- Directed by: Mariano Mucci
- Written by: Mariano Mucci
- Starring: Valentina Bassi Silvia Montanari Erasmo Olivera Leandro Orowitz Mario Paolucci Sandra Smith Daniel Valenzuela Mirta Wons Luis Ziembrowsky
- Cinematography: Andrés Mazzon
- Edited by: José Castells
- Music by: Axel Krygier
- Distributed by: Cooperativa de Trabajo Kaos Americine
- Release date: March 10, 2006;
- Running time: 83 minutes
- Country: Argentina
- Language: Spanish

= The Gap (film) =

The Gap (El boquete) is a 2006 Argentine comedy-drama film directed and written by Mariano Mucci.

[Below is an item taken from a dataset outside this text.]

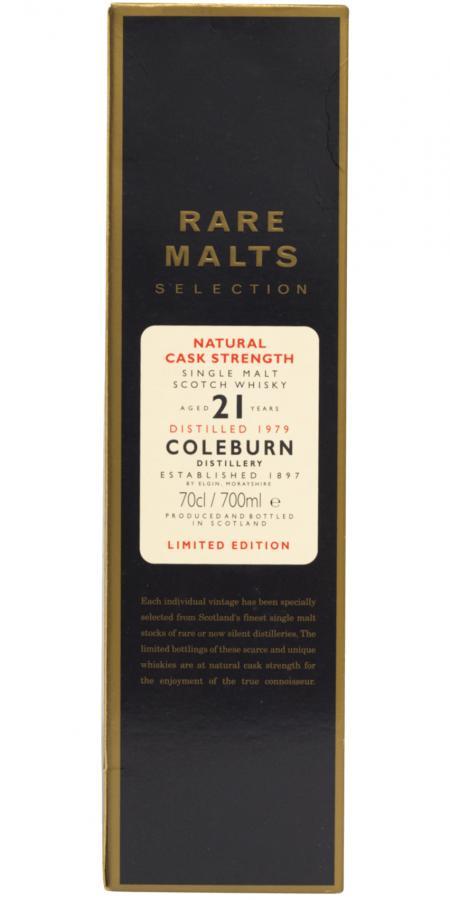 Coleburn 1979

It stars Valentina Bassi and Daniel Valenzuela.

==Synopsis==
When patriarch Escarfase (Mario Paolucci) is released from prison, he finds himself immediately drawn into a scheme concocted by the not-so-bright Rubén (Luis Ziembrowski). Their plan involves using an apparently deserted house as their base of operations for tunneling into the neighboring bank vault. Joining them in this endeavor is Escarfase's prostitute daughter Mirna (Valentina Bassi).